■ **Excerpt provided**
:::

It is into this context that Thomas Piketty’s Capital in the Twenty-first Century steps in. In one sense, it is a corollary to The End of History – an unlikely publishing success penned by an academic who also voices a leitmotif for the times. It is also an important bookend to Fukuyama’s work – one that speaks to a growing realisation in the West that history never ended.

Not only is ‘history’ repeating itself in places like Iraq and Afghanistan, where the West has tried vehemently but failed to imprint its world view; history has also recycled itself within the West in ways that are the antithesis of the promises it held for itself, and the world it had won, in the early 1990s.

Capital in the Twenty-first Century has turned the author, a French economist previously unknown outside his own country, into a global opinion leader. The reason for this success is straightforward. The book focuses on what is rapidly developing into the signature failing of Western political economies to deliver on their post-communist dream. This failure is burgeoning inequality and the implications that this has for the West’s cherished narratives of meritocracy and opportunity. In the process, Piketty turns on their head many of the assertions that unfettered markets make about themselves.

:::

■ **Stated exercise 1**
Answer from the excerpt on Piketty's book:
(a) In which two places does the excerpt say the West tried but failed to imprint its world view?
(b) How does the excerpt describe the author's standing before the book appeared?
(c) What failure does the excerpt say the book focuses on?
■ **Stated exercise 2**
Rewrite part of the listing as a JSON list of strings, one string per line and no blank lines. Start at the first line of the listing and stop after the line that contains "(241, 272), (284, 333)", including both ends.
The listing that follows has no connection to the excerpt above.

:::

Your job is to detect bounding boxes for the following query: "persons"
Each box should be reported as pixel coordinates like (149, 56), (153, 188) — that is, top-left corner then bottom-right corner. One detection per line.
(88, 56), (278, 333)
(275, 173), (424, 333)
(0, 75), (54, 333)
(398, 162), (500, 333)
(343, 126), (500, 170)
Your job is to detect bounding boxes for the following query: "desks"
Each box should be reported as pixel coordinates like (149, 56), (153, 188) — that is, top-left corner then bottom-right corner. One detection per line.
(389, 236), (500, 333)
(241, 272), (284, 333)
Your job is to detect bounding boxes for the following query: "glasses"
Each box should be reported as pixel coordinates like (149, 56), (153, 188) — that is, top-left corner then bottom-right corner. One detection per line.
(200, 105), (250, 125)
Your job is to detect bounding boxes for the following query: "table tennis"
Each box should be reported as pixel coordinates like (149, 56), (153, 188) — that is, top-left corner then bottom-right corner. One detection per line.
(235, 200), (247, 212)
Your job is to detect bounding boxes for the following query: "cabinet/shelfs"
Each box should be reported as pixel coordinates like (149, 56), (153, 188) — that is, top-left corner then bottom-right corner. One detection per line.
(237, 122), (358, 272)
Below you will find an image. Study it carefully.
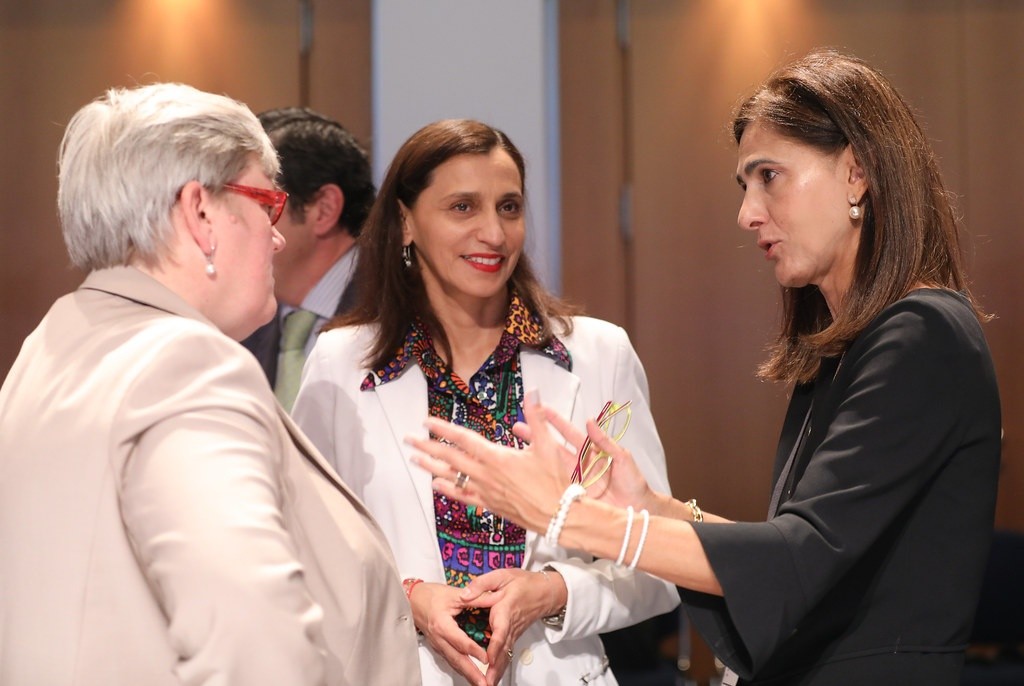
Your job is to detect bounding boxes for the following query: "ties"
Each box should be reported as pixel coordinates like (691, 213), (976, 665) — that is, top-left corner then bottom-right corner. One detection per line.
(273, 309), (320, 415)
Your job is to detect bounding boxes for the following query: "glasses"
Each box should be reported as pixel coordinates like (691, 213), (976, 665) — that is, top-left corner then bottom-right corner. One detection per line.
(176, 182), (289, 226)
(568, 400), (631, 490)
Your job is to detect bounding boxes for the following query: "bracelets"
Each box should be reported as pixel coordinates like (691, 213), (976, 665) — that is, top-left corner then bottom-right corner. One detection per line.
(539, 570), (554, 617)
(614, 505), (649, 571)
(403, 578), (423, 599)
(686, 498), (703, 523)
(544, 485), (586, 545)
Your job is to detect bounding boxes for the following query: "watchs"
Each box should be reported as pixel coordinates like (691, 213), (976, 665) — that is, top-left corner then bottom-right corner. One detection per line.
(541, 603), (566, 626)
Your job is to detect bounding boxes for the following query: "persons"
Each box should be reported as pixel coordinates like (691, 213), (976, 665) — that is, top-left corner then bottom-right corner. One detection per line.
(240, 103), (377, 414)
(0, 82), (422, 686)
(290, 117), (681, 686)
(403, 53), (1002, 686)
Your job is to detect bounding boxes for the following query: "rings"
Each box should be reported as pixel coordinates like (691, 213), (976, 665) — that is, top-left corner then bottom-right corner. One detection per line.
(508, 649), (514, 660)
(455, 472), (469, 488)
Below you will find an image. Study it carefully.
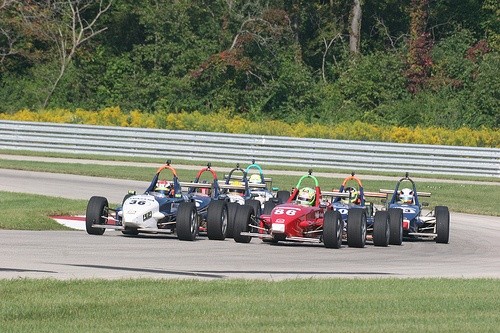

:::

■ **Full answer 1**
(a) Iraq and Afghanistan.
(b) He was a French economist previously unknown outside his own country.
(c) Burgeoning inequality, the signature failing of Western political economies to deliver on their post-communist dream.

■ **Full answer 2**
[
  "Your job is to detect bounding boxes for the following query: \"persons\"",
  "Each box should be reported as pixel coordinates like (149, 56), (153, 188) — that is, top-left corner then bottom-right corner. One detection per line.",
  "(88, 56), (278, 333)",
  "(275, 173), (424, 333)",
  "(0, 75), (54, 333)",
  "(398, 162), (500, 333)",
  "(343, 126), (500, 170)",
  "Your job is to detect bounding boxes for the following query: \"desks\"",
  "Each box should be reported as pixel coordinates like (149, 56), (153, 188) — that is, top-left corner then bottom-right corner. One detection per line.",
  "(389, 236), (500, 333)",
  "(241, 272), (284, 333)"
]